Argentina’s motion was filed to the same appeals court.
Aside from sparking howls from investors who participated in the debt restructurings, Griesa’s ruling was a setback for Argentina’s combative, left-leaning President Cristina Fernandez, who calls the holdout funds “vultures” and has vowed never to pay them.
Fernandez’s decision to vilify holdout creditors, who are loathed by most Argentines, makes payment a difficult prospect, and a local law prohibits offering a better deal than that given in the swaps.
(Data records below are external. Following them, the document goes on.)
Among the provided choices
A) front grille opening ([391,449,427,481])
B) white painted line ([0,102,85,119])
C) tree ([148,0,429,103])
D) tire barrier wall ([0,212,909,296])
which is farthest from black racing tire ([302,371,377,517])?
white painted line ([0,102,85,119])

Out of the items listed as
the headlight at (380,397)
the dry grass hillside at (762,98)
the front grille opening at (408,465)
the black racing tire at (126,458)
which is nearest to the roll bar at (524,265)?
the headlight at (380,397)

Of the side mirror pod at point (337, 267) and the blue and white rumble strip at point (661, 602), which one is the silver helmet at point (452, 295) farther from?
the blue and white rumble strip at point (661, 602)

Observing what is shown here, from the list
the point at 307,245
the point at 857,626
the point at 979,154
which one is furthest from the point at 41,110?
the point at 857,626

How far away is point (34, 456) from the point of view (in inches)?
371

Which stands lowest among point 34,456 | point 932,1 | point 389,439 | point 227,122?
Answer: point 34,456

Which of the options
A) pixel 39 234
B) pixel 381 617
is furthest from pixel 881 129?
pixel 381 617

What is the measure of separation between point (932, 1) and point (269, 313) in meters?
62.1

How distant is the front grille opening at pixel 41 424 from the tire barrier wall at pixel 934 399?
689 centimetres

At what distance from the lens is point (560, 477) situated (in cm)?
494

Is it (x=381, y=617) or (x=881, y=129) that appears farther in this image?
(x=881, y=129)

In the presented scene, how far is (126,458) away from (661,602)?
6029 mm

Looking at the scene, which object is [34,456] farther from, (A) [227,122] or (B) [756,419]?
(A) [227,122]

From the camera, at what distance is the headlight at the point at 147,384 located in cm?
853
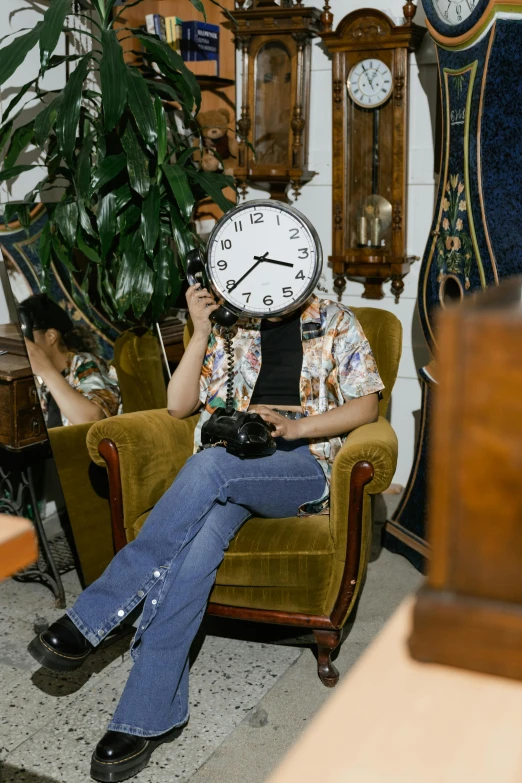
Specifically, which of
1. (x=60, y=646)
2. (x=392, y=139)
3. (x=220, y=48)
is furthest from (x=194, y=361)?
(x=220, y=48)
Doing so might expose Argentina to lawsuits from creditors who tendered their paper.
On the other hand, another default, albeit a technical default, would tarnish Fernandez’s record on managing the economy, deepen Argentina’s isolation from global financial markets and hit investment at a time of sluggish growth.
Some analysts fear the case’s implications could stretch far beyond Argentina and its creditors, hampering future debt restructurings and the operation of global payment systems.
The Argentine government is due to pay exchange bondholders at least $3.3 billion in principal and interest in December.
But if Griesa’s demand for payment of the $1.3 billion into an escrow account for holdouts is upheld by an appeals court and Argentina still refuses to pay, U.S. courts could embargo payments to the creditors who accepted the debt restructurings.
That would push Argentina into a technical default.